---------- Material provided ----------

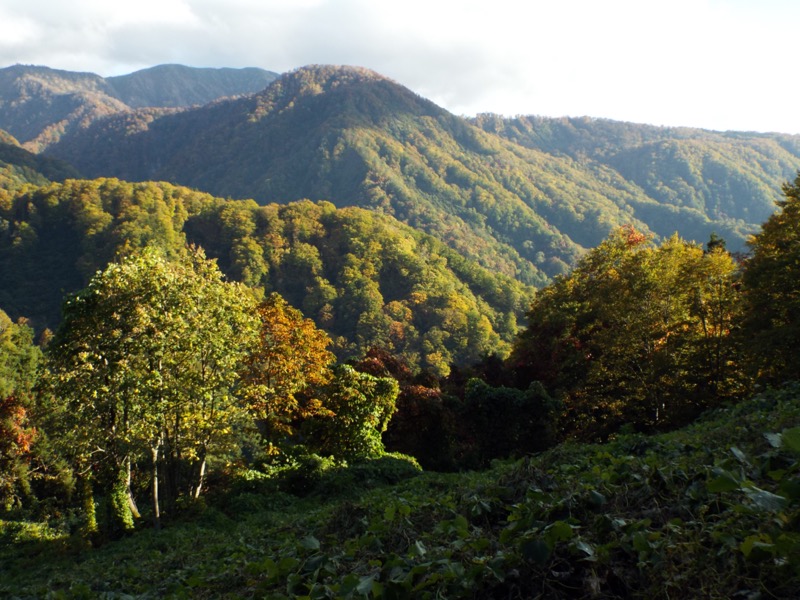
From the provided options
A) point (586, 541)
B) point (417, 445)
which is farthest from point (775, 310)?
point (586, 541)

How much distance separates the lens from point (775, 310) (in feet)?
53.1

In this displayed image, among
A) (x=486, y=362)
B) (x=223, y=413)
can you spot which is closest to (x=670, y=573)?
(x=223, y=413)

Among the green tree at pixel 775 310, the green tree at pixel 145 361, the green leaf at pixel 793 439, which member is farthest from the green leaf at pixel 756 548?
the green tree at pixel 775 310

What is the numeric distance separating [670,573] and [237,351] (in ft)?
50.7

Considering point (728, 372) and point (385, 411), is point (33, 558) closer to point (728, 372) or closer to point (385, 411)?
point (385, 411)

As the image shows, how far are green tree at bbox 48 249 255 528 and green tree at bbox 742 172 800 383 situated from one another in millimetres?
14551

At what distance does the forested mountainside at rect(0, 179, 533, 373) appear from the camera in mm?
93812

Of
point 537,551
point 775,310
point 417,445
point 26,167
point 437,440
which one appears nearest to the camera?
point 537,551

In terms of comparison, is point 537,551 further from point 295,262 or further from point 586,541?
point 295,262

----------

#### Exercise brief
Rewrite the stretch from the line containing "In terms of" through the end of the data, replacing "further" with "farther" and leaving everything else unchanged.

#### Reply to the exercise
In terms of comparison, is point 537,551 farther from point 295,262 or farther from point 586,541?
point 295,262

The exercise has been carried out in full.